3 Mayıs 2011 Salı

Babalık Nedir?

www.tips-fb.com







Babanın ilk görevi anneyi hak etmektir! 











"Bu gece, üç ayrı yüreğim olduğunu keşfettim bir kez daha. Kendi yüreğim, göğüs kafesimde bir süs adeta. Nefesim, her birinin soluk alıp verişi kadar istekli yaşamaya. Önce onların nefeslerinden emin oluyor, sonra içime çekiyorum oksijeni. 

Tıpkı, birkaç dakika önce olduğu gibi.

Düşünüyorum da, hangi süper güç alabilir ki onları benden? Birinin saçının teline zarar gelse, dünyayı oynatırım yerinden! Bu narin ve hatta sulu göz kadından eser mi kalır o vakit? Canavar kesilir yüreğim, ellerim, hatta tüm bedenim. 

Çocuklarım, benim yaşama sebeplerim."


Geçenlerde kendini baba sanan birinin yakınmasıyla irkilişimden sebepti, kendimi anne gibi hayal ettiğimde yazdığım satırlardaki bu kara düşüncelerim.

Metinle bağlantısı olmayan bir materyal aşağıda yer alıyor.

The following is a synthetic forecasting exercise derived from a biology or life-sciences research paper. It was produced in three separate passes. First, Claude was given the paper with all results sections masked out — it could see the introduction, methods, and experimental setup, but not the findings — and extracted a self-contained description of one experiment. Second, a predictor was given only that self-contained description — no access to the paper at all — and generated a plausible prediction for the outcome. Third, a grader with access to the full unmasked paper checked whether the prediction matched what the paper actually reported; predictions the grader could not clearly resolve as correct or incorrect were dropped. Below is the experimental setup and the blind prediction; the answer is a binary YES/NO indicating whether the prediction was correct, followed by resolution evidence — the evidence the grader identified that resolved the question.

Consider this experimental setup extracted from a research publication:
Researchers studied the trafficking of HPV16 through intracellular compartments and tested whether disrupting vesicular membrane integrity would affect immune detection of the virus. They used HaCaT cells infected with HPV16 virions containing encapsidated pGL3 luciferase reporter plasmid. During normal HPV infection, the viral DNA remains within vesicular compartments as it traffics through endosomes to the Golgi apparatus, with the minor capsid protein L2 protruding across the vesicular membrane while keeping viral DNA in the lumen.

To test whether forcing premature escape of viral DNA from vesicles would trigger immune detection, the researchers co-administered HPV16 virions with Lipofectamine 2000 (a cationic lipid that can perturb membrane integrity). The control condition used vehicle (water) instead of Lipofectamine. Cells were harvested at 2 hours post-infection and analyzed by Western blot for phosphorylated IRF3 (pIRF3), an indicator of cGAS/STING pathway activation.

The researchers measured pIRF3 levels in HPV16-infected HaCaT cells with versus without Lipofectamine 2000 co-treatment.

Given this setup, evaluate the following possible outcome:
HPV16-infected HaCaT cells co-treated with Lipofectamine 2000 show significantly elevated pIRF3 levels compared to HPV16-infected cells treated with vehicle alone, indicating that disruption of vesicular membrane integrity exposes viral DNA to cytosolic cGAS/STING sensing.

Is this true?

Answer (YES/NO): YES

"Peh! Anneymiş. Erkek evlat benim hakkım. Onu ben yetiştirip büyüteceğim. Aslan gibi babası dururken, annesine mi kalmış çocuk yetiştirmek? Eli mahkum, oğlumu bana verecek! Hele bir vermesin..."
 "Ne olur vermezse?"
 "Adalet var. Mahkemeye veririm. En iyi avukatları tutarım. O kadını süründürür, oğlumu yine de alırım."
 

Aynı arkadaş, mahkemeden eli kolu boş döndü elbette. Kadın öyle güzel bakıyordu ki oğluna, hakim çocuğun annede kalmasında bir sakınca görmedi. Tabii ki sonuç değişmedi. Sözde erkek egemenliği, yakıp yıktı her yeri. Kadın pes etmedi ama hayat burnundan geldi.

Mahkeme çıkışı haykıran, -elbette- umduğunu bulamayan, babaydı. Hafif bir tebessümle izledim olanları. Açıkçası, bu durum içimi rahatlatmıştı. Adalet, bizim yanımızdaydı.

O anda, erkek egemenliğinin egosu zarar gördüğünden, adamın canavarlaşması olasıydı. Bu yüzden sustum, itiraf ediyorum. Bir canavarla uğraşamam kız başıma. Ancak gurur dolu tebessümümü kimselerden saklayamadım. Sinirli baba da dahil buna. Yüzümdeki tebessümden beni mahrum etmek için yapmayacağı şey yoktu o anda. Bunun farkındaydım. Ama yenilgi öyle yakıyordu ki canını, benimle uğraşmaya mecali kalmamıştı.

Kadın, oğluna sarılarak terketti adliyeyi. Ah, anne oğul tablosu ne de sevimli!

Aslında bu bir ibretti kimi erkeklere. Bu ibret, kadın kıymeti bilmeyenlere.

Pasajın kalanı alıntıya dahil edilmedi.